What you will do: From the line with "New Zealand, site EFD_DCAMC08, 2019-08-21" through the line with "common name: mouse", inclusive, return each line of the data below exactly and leave the rest out.

Collected data entries:
===============

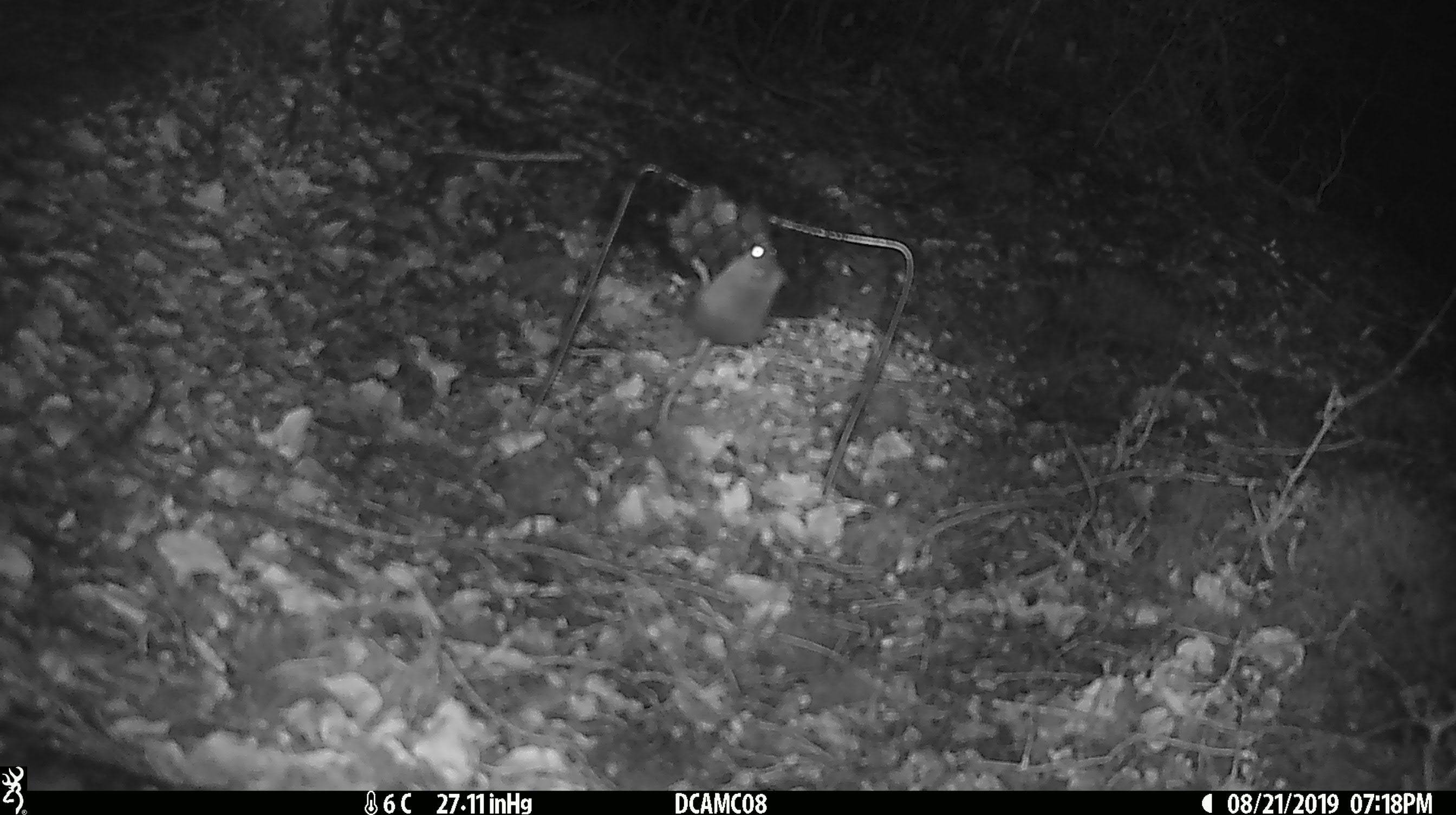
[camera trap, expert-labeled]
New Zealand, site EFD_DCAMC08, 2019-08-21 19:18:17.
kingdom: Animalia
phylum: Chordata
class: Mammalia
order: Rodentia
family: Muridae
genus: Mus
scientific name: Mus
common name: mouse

===============

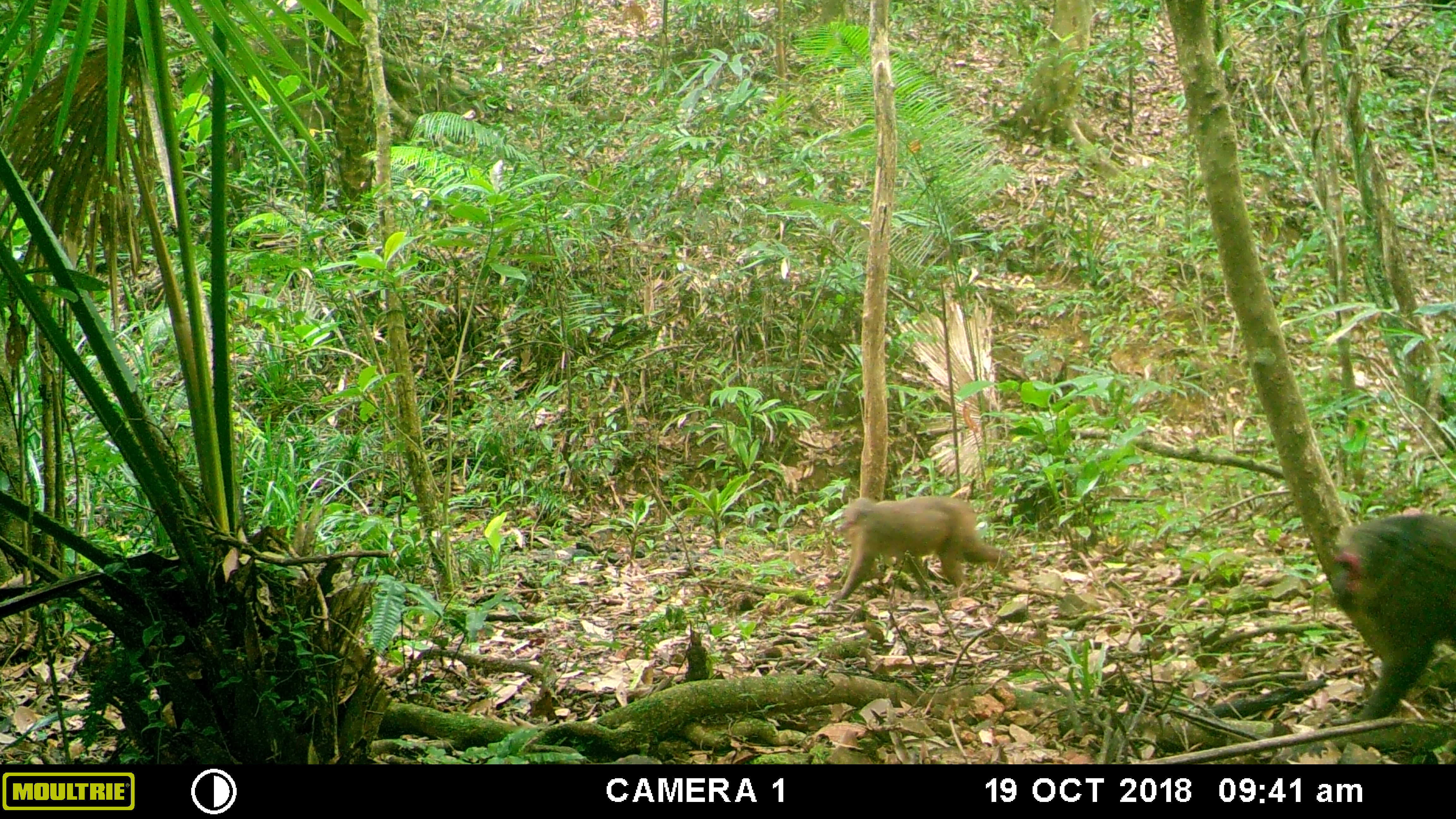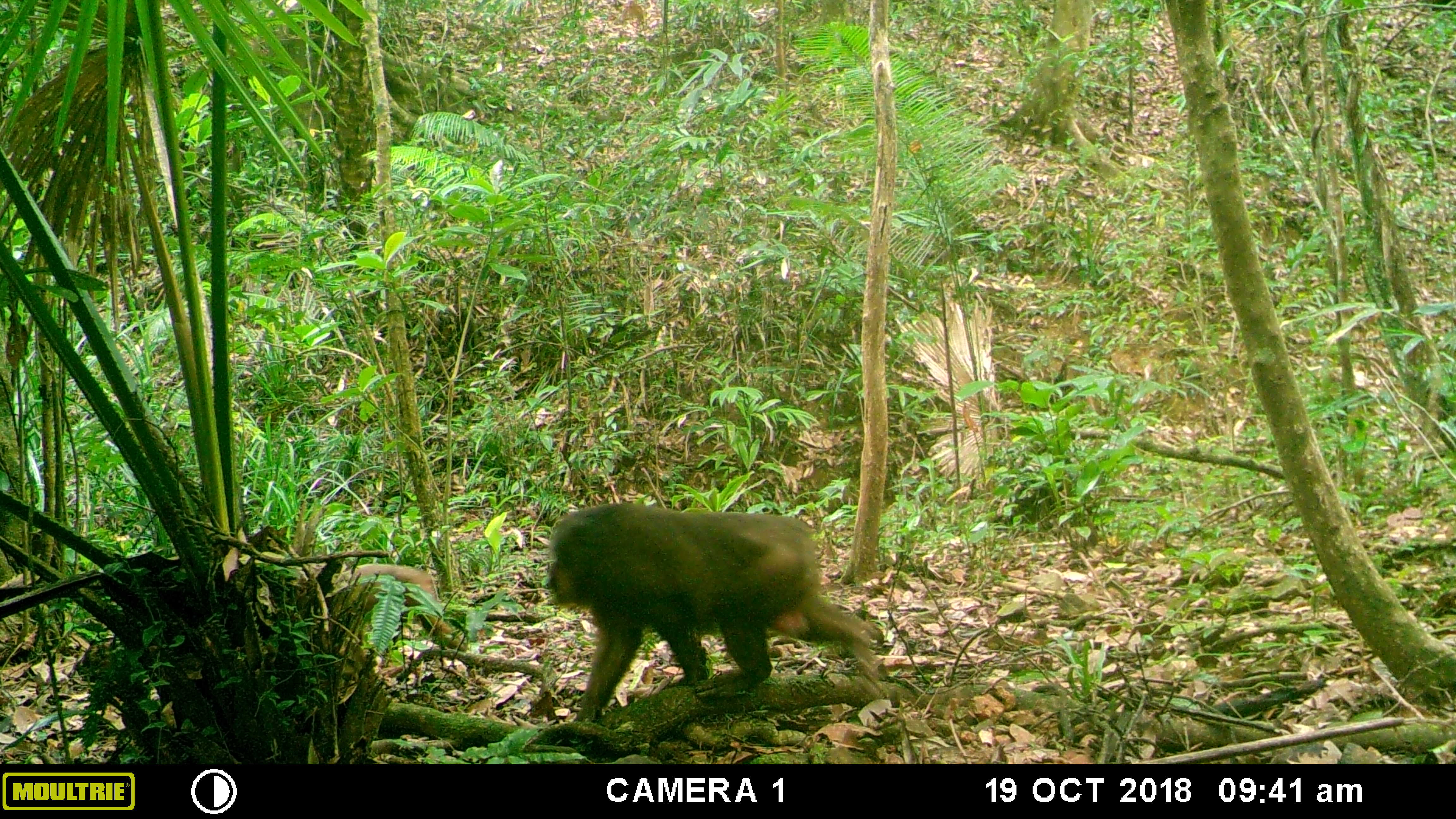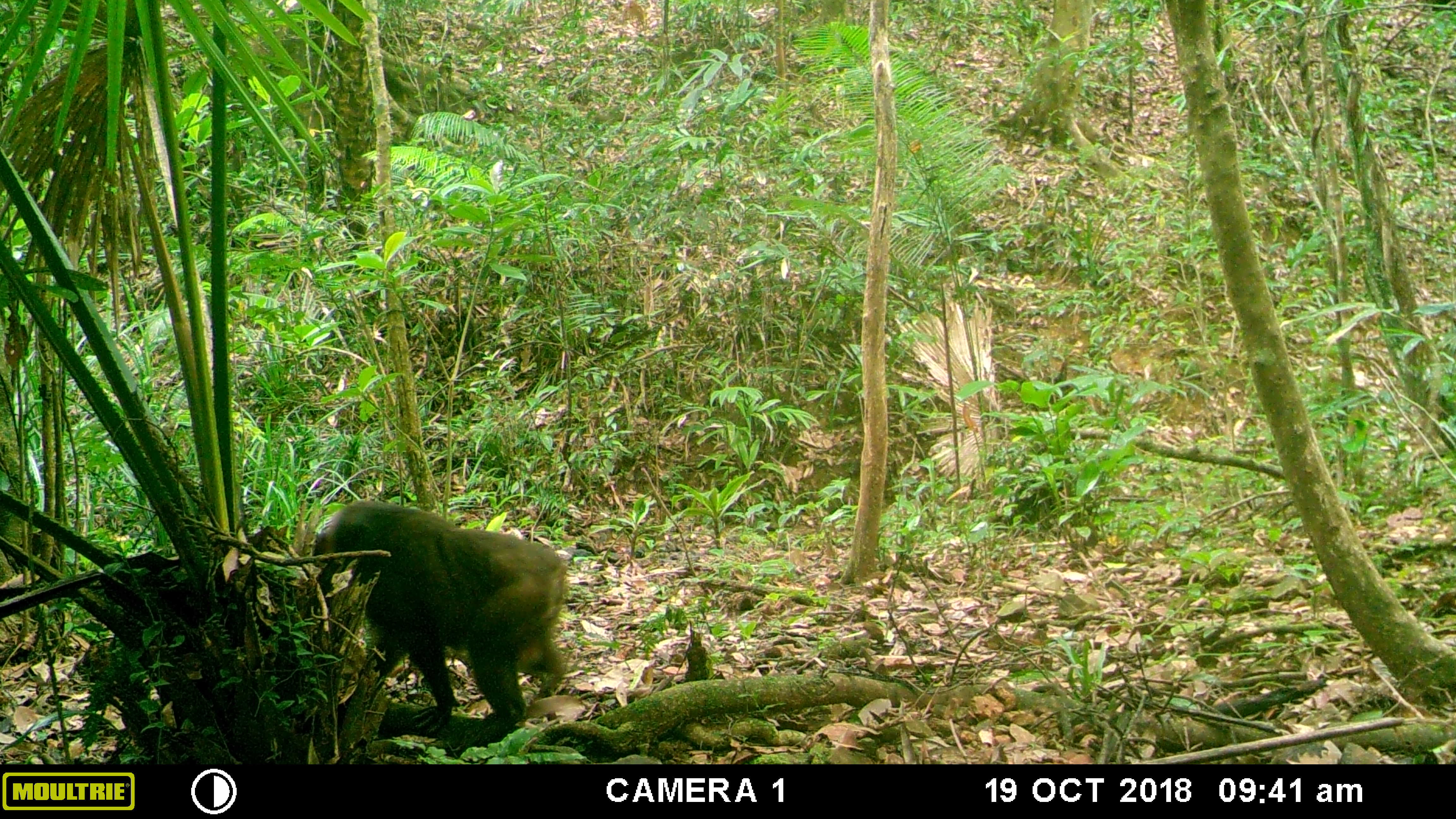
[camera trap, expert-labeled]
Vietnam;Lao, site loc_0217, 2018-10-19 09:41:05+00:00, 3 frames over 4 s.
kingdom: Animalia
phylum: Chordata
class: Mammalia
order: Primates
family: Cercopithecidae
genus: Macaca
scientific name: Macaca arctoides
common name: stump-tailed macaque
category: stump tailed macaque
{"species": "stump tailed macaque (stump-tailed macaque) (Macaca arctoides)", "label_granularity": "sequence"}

===============

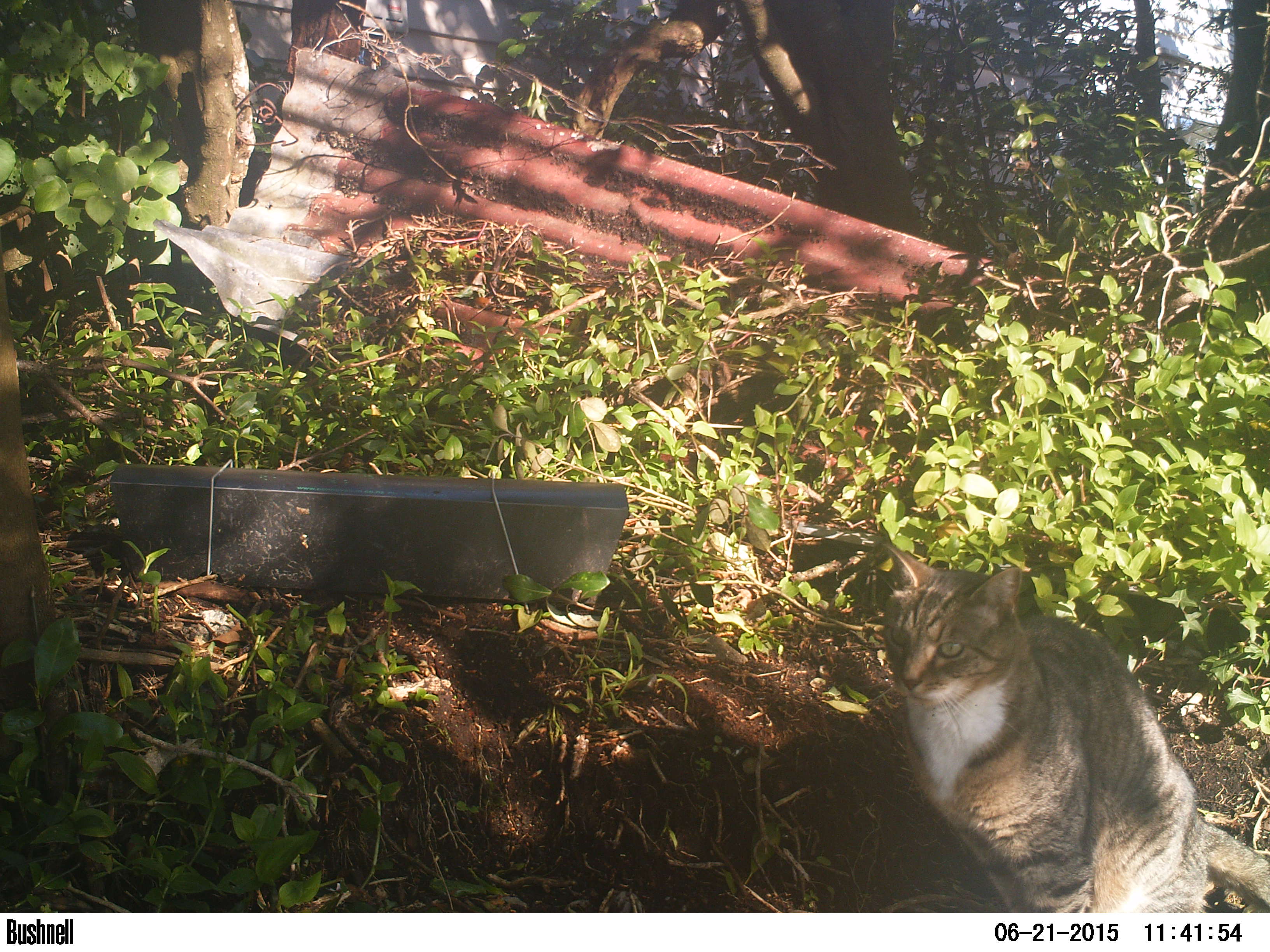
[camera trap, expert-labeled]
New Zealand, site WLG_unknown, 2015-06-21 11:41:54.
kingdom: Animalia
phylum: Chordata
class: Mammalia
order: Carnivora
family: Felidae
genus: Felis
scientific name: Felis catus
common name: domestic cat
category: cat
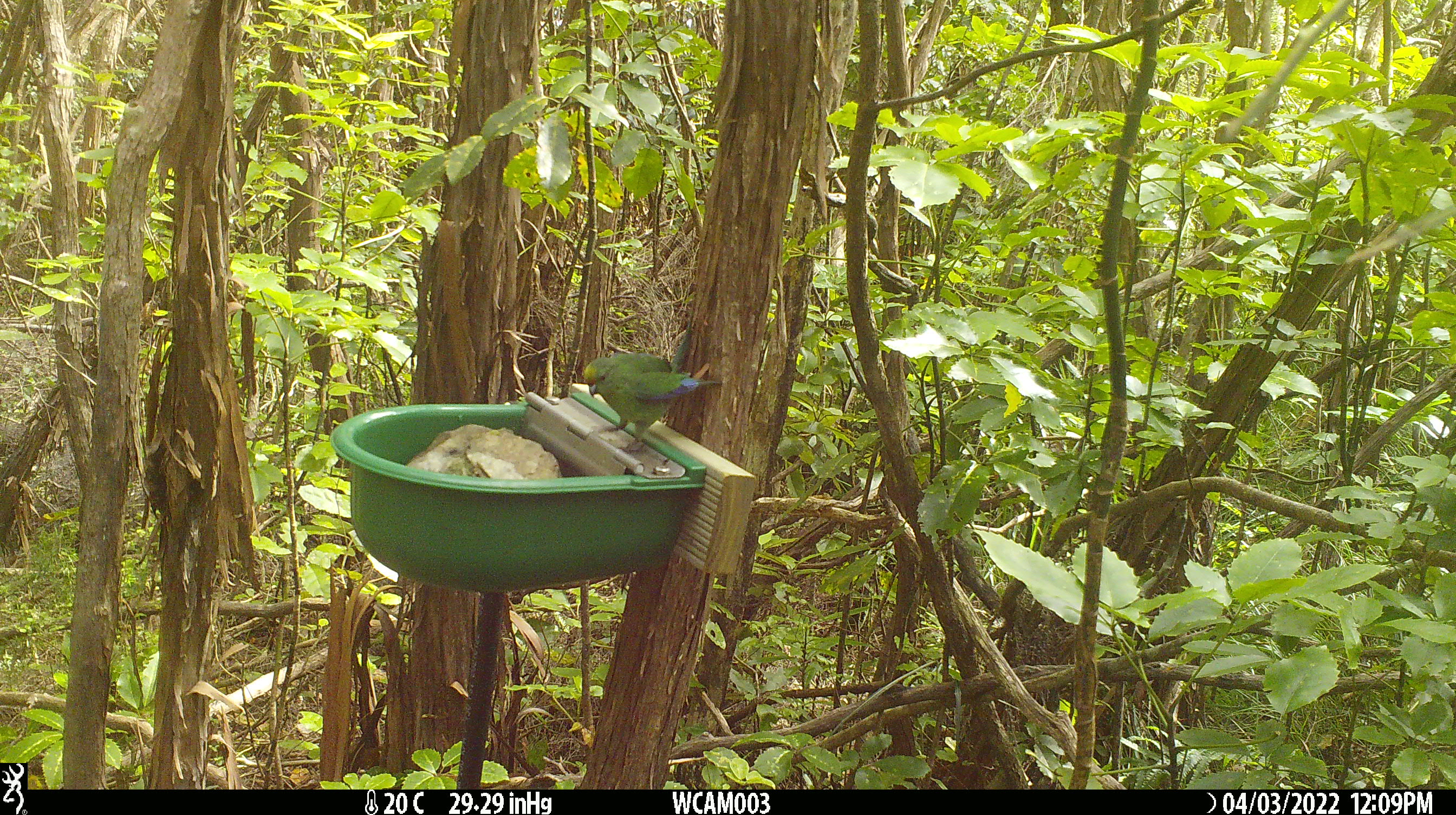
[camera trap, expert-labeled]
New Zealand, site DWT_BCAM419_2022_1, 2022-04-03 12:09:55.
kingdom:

===============

Finished task:
New Zealand, site EFD_DCAMC08, 2019-08-21 19:18:17.
kingdom: Animalia
phylum: Chordata
class: Mammalia
order: Rodentia
family: Muridae
genus: Mus
scientific name: Mus
common name: mouse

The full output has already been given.